**Work instruction**
Using the listing below, count every line that contains the word "frequency"; respond with the count alone.

**Input records**
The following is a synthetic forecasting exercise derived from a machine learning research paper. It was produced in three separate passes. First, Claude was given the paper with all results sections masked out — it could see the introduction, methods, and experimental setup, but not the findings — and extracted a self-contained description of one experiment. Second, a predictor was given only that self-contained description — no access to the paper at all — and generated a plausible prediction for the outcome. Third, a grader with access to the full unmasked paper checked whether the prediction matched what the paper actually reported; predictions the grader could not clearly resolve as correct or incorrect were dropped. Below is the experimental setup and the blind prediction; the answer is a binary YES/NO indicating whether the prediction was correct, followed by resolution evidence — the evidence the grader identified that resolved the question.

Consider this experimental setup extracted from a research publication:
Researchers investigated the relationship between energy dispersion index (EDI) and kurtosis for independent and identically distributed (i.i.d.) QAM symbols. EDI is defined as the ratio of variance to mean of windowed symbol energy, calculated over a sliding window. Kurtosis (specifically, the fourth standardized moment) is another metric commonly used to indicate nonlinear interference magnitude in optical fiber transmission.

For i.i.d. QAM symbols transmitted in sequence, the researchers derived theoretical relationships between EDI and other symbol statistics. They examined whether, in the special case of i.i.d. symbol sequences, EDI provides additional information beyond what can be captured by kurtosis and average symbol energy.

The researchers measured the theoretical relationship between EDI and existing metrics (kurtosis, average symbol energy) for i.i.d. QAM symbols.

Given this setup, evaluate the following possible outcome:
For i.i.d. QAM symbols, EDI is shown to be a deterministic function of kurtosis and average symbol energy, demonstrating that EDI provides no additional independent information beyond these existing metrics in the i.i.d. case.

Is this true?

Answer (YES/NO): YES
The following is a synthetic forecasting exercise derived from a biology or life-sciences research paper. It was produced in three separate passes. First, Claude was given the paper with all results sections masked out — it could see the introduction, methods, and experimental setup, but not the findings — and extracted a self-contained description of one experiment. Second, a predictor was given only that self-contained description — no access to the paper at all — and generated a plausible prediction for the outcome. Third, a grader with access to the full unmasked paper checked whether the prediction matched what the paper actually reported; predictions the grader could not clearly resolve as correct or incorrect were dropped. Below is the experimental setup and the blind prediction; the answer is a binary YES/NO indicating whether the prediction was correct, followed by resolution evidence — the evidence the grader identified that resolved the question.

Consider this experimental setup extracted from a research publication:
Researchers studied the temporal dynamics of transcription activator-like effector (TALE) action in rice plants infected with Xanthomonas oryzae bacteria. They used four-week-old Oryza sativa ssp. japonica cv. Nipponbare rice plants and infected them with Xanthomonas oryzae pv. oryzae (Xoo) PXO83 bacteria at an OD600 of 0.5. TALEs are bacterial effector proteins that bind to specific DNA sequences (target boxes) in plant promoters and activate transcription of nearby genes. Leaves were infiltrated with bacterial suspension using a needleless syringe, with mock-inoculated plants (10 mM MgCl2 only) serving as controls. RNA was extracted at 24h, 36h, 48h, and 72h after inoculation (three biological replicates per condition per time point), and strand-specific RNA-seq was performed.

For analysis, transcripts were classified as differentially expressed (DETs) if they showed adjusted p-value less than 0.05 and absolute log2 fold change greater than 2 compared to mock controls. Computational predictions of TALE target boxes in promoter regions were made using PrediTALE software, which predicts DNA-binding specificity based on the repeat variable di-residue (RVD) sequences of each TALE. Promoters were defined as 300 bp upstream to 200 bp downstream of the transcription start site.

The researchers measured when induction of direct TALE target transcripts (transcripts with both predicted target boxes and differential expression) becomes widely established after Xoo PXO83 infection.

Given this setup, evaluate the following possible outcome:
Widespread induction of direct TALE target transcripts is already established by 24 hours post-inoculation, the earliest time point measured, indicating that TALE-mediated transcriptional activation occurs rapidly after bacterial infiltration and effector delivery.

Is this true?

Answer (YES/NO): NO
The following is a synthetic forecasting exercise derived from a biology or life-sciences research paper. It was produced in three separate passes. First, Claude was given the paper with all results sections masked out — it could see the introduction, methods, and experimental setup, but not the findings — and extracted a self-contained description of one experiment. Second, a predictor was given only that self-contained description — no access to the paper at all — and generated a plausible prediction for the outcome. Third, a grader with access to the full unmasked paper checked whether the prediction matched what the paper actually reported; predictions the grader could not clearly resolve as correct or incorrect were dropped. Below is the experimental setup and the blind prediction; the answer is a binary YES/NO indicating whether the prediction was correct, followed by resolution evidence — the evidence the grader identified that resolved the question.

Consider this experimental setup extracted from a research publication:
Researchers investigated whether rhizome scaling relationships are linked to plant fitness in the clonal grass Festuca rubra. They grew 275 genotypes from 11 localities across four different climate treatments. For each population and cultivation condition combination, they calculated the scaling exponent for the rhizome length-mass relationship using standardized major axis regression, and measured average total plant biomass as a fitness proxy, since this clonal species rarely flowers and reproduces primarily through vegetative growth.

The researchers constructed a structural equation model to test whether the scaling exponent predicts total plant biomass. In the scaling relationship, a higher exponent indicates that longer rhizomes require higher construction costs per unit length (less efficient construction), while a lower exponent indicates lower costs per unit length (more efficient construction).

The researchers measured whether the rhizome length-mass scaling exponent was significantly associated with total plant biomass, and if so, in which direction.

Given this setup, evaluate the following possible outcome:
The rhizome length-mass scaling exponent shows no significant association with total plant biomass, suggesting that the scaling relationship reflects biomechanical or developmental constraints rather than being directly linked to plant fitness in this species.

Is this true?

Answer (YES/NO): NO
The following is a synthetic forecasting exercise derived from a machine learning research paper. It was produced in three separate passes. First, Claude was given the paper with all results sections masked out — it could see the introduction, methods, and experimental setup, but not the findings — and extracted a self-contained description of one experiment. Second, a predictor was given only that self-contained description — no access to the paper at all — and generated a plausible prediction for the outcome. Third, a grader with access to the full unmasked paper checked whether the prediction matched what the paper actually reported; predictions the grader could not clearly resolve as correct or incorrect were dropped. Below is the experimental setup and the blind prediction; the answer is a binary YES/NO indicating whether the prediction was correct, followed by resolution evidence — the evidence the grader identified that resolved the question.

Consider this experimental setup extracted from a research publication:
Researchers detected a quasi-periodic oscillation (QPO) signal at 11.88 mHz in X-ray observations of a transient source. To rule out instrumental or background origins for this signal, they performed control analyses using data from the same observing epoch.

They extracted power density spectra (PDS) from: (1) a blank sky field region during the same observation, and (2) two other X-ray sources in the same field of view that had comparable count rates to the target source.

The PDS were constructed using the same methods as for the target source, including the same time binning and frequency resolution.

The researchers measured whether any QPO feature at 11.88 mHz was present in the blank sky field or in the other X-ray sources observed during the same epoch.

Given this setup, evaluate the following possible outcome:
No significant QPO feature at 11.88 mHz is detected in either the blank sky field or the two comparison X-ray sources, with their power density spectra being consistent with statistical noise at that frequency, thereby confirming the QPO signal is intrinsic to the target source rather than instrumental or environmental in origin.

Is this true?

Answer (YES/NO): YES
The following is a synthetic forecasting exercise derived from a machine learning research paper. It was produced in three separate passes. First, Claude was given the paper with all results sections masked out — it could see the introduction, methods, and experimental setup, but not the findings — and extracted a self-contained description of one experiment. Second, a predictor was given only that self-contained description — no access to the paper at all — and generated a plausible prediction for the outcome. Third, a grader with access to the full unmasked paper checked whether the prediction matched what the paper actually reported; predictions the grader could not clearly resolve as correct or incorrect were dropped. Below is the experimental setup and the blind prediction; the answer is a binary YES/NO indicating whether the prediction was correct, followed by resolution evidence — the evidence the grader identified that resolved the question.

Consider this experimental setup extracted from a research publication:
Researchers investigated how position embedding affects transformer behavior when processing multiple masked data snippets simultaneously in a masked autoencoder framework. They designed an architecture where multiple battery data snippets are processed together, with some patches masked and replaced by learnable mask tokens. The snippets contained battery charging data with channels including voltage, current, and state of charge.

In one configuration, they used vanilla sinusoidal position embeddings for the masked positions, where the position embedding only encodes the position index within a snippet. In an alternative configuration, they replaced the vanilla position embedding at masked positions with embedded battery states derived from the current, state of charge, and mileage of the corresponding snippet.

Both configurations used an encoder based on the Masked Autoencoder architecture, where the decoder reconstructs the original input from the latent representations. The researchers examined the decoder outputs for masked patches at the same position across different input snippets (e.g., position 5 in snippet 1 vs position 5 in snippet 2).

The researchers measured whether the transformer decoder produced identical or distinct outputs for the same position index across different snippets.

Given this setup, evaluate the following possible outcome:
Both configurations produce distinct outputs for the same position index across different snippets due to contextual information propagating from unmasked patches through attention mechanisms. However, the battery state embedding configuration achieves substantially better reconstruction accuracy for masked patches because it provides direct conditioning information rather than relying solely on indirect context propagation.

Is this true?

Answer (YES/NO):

**Completed task**
2